Down on Desolation Row

The mainstream media in Florida sheds no light on the $13 billion dollar losses of the state-run Local Government Investment Pool. Those losses are tied to financial derivatives that underwrote suburban sprawl and the political fortunes of elected officials sitting at the knee of the Growth Machine.

So far, the media has only reported the story as it is being framed by Congress and the White House: tighter lending standards, tighter standards for mortgage brokers, and limited relief of foreclosures. Perhaps the media is being jaw-boned to be “responsible” in its coverage.

In Florida, municipalities and other state-run organizations whose employees paychecks are tied to the emptying investment pool have been able to withdraw limited deposits, to prevent a “run on the bank”. It is no different than nervous depositors milling around, outside the local bank branch in 1933.
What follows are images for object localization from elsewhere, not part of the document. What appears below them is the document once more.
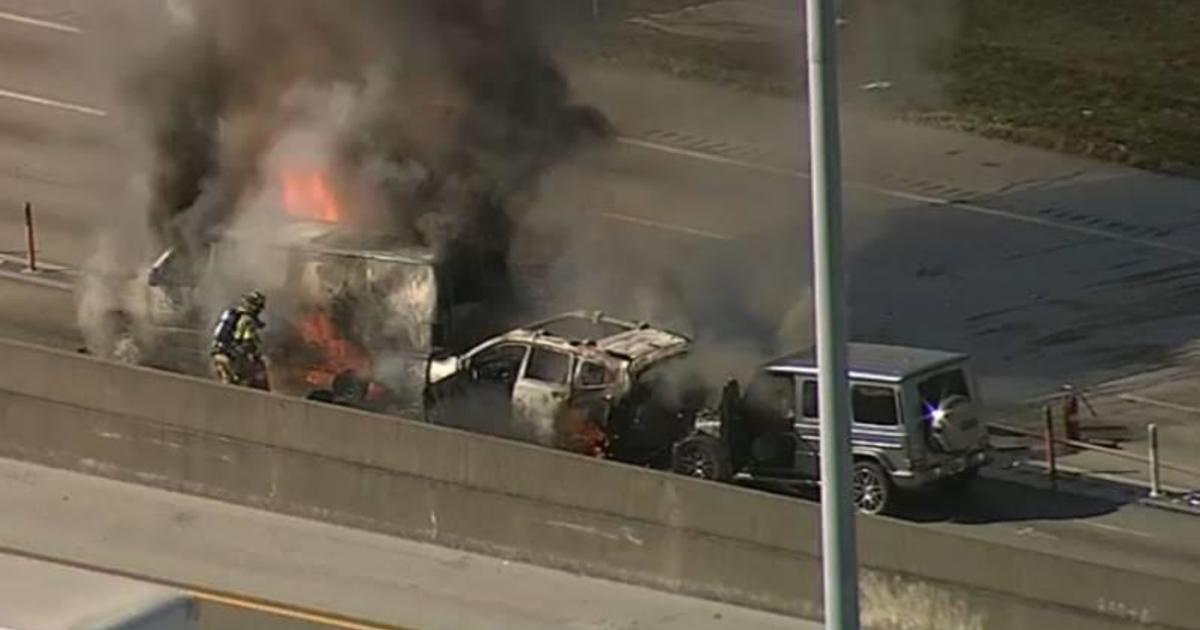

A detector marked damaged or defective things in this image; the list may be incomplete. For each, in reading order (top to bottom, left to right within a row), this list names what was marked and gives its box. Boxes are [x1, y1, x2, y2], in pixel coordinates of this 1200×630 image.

damaged suv [424, 314, 700, 466]
damaged suv [672, 344, 988, 516]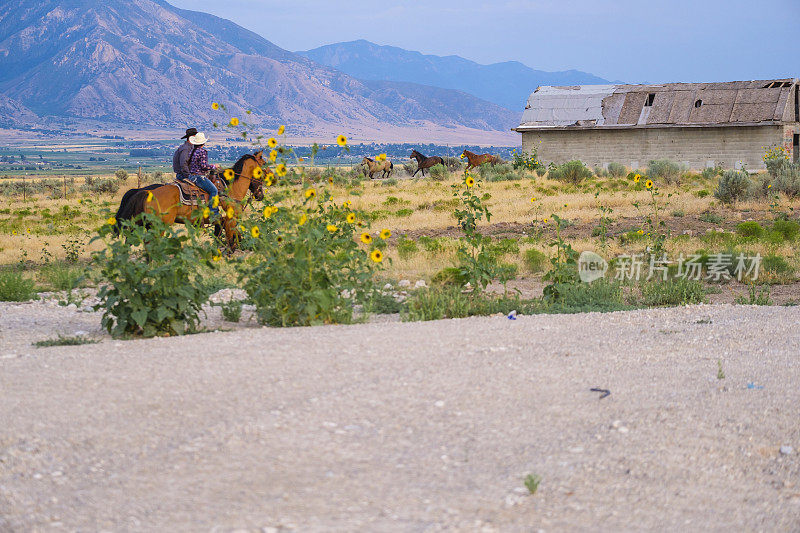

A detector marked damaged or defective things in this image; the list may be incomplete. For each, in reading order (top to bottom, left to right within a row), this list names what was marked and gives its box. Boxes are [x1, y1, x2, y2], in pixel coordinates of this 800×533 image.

damaged roof [516, 78, 796, 130]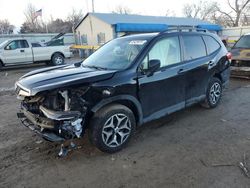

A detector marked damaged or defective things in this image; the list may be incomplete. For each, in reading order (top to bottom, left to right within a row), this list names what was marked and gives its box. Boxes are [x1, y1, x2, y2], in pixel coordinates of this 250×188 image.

damaged front end [16, 85, 90, 144]
damaged black subaru forester [15, 28, 230, 154]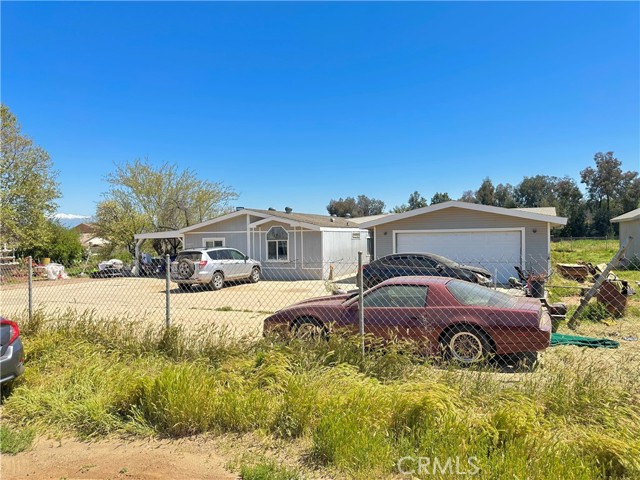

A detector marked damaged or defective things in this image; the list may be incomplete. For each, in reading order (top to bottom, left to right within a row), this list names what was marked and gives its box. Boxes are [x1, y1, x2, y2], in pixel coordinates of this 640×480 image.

abandoned red car [262, 276, 552, 366]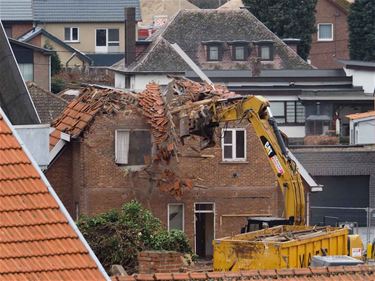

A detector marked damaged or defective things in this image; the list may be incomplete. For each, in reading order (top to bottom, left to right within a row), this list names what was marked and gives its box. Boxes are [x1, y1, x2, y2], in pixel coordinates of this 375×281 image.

broken roof [111, 9, 312, 74]
broken roof [0, 20, 40, 123]
broken roof [27, 81, 68, 124]
broken window [114, 130, 151, 166]
broken window [223, 128, 247, 161]
broken roof [0, 106, 108, 278]
broken window [168, 203, 184, 230]
broken roof [113, 264, 375, 280]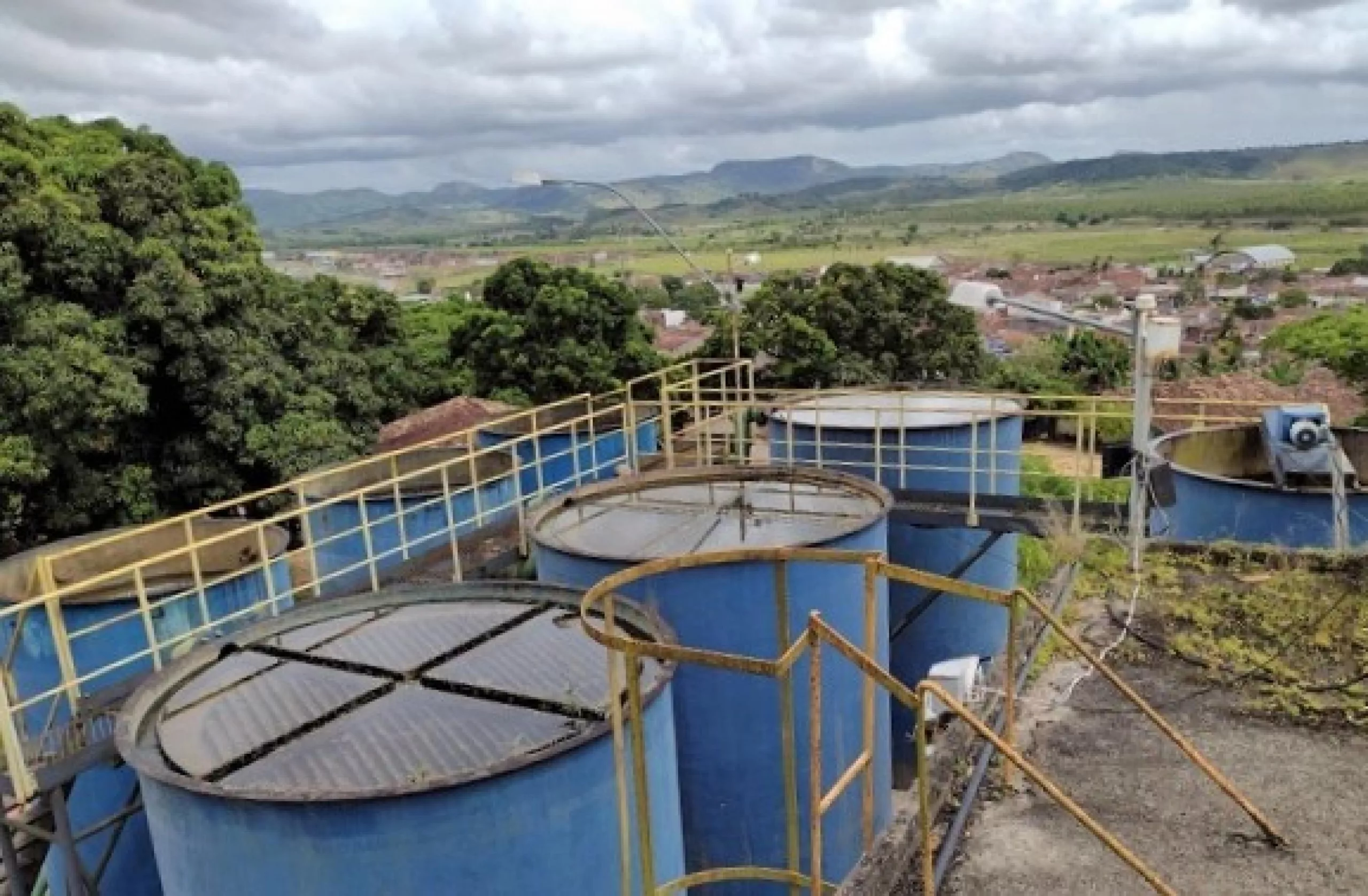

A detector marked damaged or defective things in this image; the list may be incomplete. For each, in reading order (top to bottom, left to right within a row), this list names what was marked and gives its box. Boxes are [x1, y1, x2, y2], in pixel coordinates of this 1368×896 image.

rusty metal frame [577, 550, 1280, 892]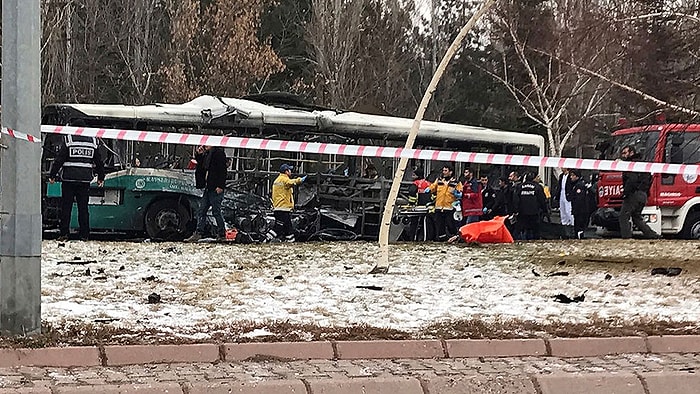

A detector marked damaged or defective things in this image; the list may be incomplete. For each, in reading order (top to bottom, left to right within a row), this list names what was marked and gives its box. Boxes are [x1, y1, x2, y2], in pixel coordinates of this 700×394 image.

damaged bus [41, 94, 548, 242]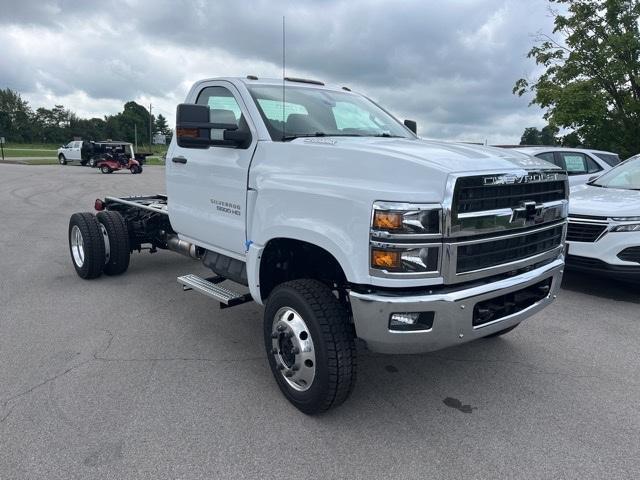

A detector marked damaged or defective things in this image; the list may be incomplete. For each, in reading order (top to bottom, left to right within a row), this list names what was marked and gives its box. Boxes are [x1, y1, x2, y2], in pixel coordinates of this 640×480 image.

exposed truck frame [69, 75, 568, 412]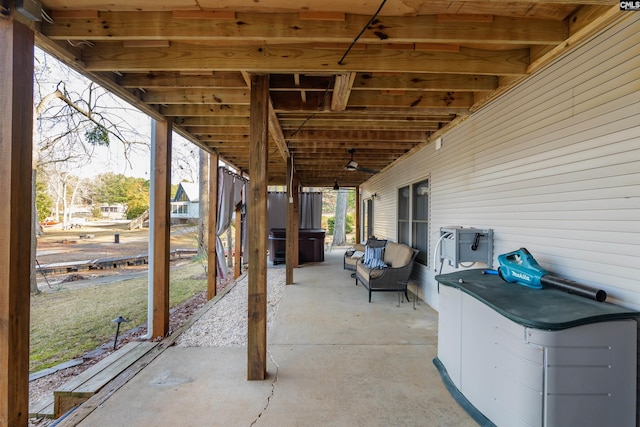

It is important to understand the nature of this waiting game-an exercise in finger-crossing and wishful thinking that at some indeterminate point in the future, that harm to investors will somehow ameliorate like the charm of faith.

Monetary policy is a flimsy tool for an economic crisis of this scale, tied directly to irrational growth policies embraced in the United States. The use of derivatives, through which billions in fees and commissions to Wall Street were paid out long ago, was celebrated as a way to “diversify risk”. Instead has concentrated risk on an unprecedented scale.

The media behaves as though it is the natural order of things for financial executives to be chased from penthouses suites with hundred million dollar golden handshakes. Apparently, it doesn’t even require spin doctors from PR factories to be dumb on the subject.

The Miami Herald editorial page argues that the state of Florida has taken prudent steps in its effort to “firewall” the investment in financial derivatives, tied to housing mortgages. Its attitude is­- we’re all in this together.

“The state investment pool, moreover, never guaranteed a risk-free investment.” It takes very tight blinders to make that statement with peace and equanimity. They said the same, from behind the bank vault doors in 1933.

The mainstream media needs to free itself from lock-step with the Growth Machine, which it has followed as obediently as it did the Bush White House to a trillion dollar war in Iraq.

Understand that what comes next had better not be more of the same-because big sovereign nations underwriting our national debt are not waiting for fiscal sanity’s appearance on the scene. It is one thing to squander our own national wealth. It is another thing, to squander theirs.

The reason the Florida Local Government Investment Pool is in trouble is because it invested in exactly those risky derivatives tied to mortgages that have fueled the Growth Machine, which in turn bribed local legislatures in the cash-infused atmosphere where regulation was thrown straight out the window. They used to get away calling it, “the free market”.

No longer.

It is not enough to regulate the lenders, the mortgage brokers, and tighten standards for consumers. The operating schematics of the Growth Machine need to be fundamentally changed, or, we can just wait for the result: an ownership society rewarding, first and foremost, vultures.